:: EXCERPT PROVIDED
EVIDENCE OF FAST PEBBLE GROWTH NEAR CONDENSATION FRONTS IN THE HL TAU PROTOPLANETARY DISK

The frost lines of abundant ices have long been thought to be important for planet formation, in part because the extra material provided by condensation can significantly enhance the local mass surface density of solids in the disk (Hayashi 1981; Stevenson & Lunine 1988; Desch 2007). This in turn significantly shortens the timescale needed to form protoplanets in core-accretion models (Pollack et al. 1996). Furthermore, the bulk composition of terrestrial planets and the cores of gas or ice giants is determined by that of the planetesimals from which they are built. Because volatility is highly species specific, it is the condensation fronts of the principal solid-vapor reservoirs in the mid-plane of protoplanetary disks that set the rough boundaries of planetesimals with different compositions (Öberg et al. 2011).

Recent experiments and numerical simulations of dust coagulation and settling suggest that condensation fronts may play a crucial role in planetesimal formation via two aspects: first, the growth efficiency of dust grains is composition dependent. Lab experiments show that icy aggregates are significantly more "sticky," and resistant to compaction than silicate aggregates (Güttler et al. 2010; Seizinger & Kley 2013; Kelling et al. 2014). The second, perhaps more important, aspect is that the enhanced local surface mass density near snow lines may produce pressure bumps, high dust-to-gas mass ratios, or viscosity gradients, thus triggering instabilities that form planetesimals (Kretke & Lin 2007; Brauer et al. 2008; Ros & Johansen 2013; Bitsch et al. 2014; Dra̧żkowska & Dullemond 2014; Flock et al. 2015).

Despite the wealth of theoretical predictions concerning condensation fronts in disks, no direct observations of fast dust growth near such fronts have been carried out. The small angular separation and emitting areas of such zones, even in the nearest protoplanetary disks, make such observations challenging. ALMA, with its unprecedented spatial resolution and sensitivity, is changing this situation dramatically. Young, actively accreting objects are good initial targets because their luminosities and disk temperature profiles move the condensation fronts out to larger, resolvable, distances (Kennedy & Kenyon 2008; Blake & Bergin 2015).

HL Tau, a young star in the Taurus molecular cloud (∼10⁵ years), was recently observed by ALMA at 2.9, 1.3, and 0.87 mm with a spatial resolution as good as 3 AU (ALMA Partnership et al. 2015, APR henceforth). Here we propose that the dark concentric rings observed in the (sub)millimeter interferometry of HL Tau are due to fast pebble growth near condensation fronts. We first characterize the location and width of surface brightness dips in the ALMA images before comparing their location with the expected condensation fronts in the mid-plane of the disk. We then examine the dust properties in the dips to determine if they are consistent with pebble growth.
::::
:: GIVEN INFORMATION
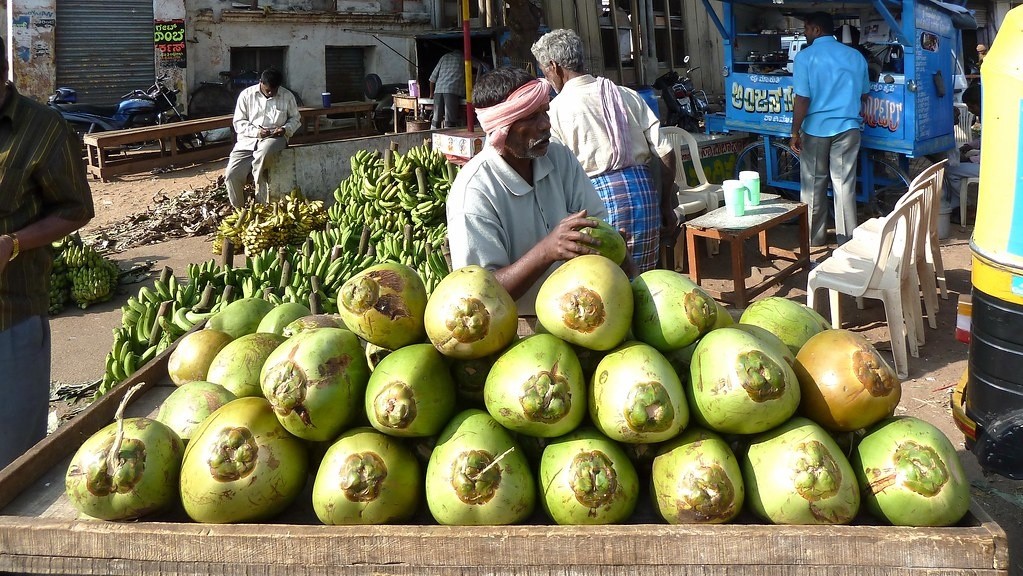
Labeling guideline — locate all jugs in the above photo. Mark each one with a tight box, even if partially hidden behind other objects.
::::
:: GIVEN INFORMATION
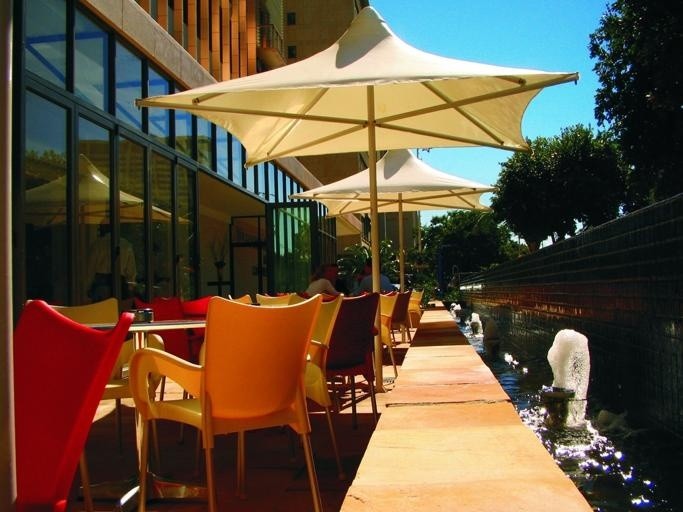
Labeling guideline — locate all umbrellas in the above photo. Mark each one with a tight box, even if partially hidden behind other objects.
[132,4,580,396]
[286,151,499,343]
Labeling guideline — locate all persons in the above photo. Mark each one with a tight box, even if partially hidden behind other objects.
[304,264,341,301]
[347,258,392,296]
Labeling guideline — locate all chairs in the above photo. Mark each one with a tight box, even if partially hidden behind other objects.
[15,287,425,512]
::::
:: GIVEN INFORMATION
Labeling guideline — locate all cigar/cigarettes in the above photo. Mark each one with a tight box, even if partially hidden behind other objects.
::::
LIST OF TASKS
1 > Repeat the HL Tau passage word for word between "HL Tau, a young" and "with pebble growth.", inclusive.
2 > Condense the paragraph of the HL Tau passage that opens "Recent experiments and numerical simulations" into a short bulleted list that keeps its main points.
The entries were taken from a different source.

FULL ANSWERS
1 >
HL Tau, a young star in the Taurus molecular cloud (∼10⁵ years), was recently observed by ALMA at 2.9, 1.3, and 0.87 mm with a spatial resolution as good as 3 AU (ALMA Partnership et al. 2015, APR henceforth). Here we propose that the dark concentric rings observed in the (sub)millimeter interferometry of HL Tau are due to fast pebble growth near condensation fronts. We first characterize the location and width of surface brightness dips in the ALMA images before comparing their location with the expected condensation fronts in the mid-plane of the disk. We then examine the dust properties in the dips to determine if they are consistent with pebble growth.

2 >
Experiments and simulations of dust coagulation and settling suggest condensation fronts may be crucial to planetesimal formation in two ways:
- Dust grain growth efficiency depends on composition. Lab work shows icy aggregates are much stickier and more resistant to compaction than silicate aggregates.
- Perhaps more importantly, the enhanced local surface mass density near snow lines may produce pressure bumps, high dust-to-gas mass ratios, or viscosity gradients. These can trigger instabilities that form planetesimals.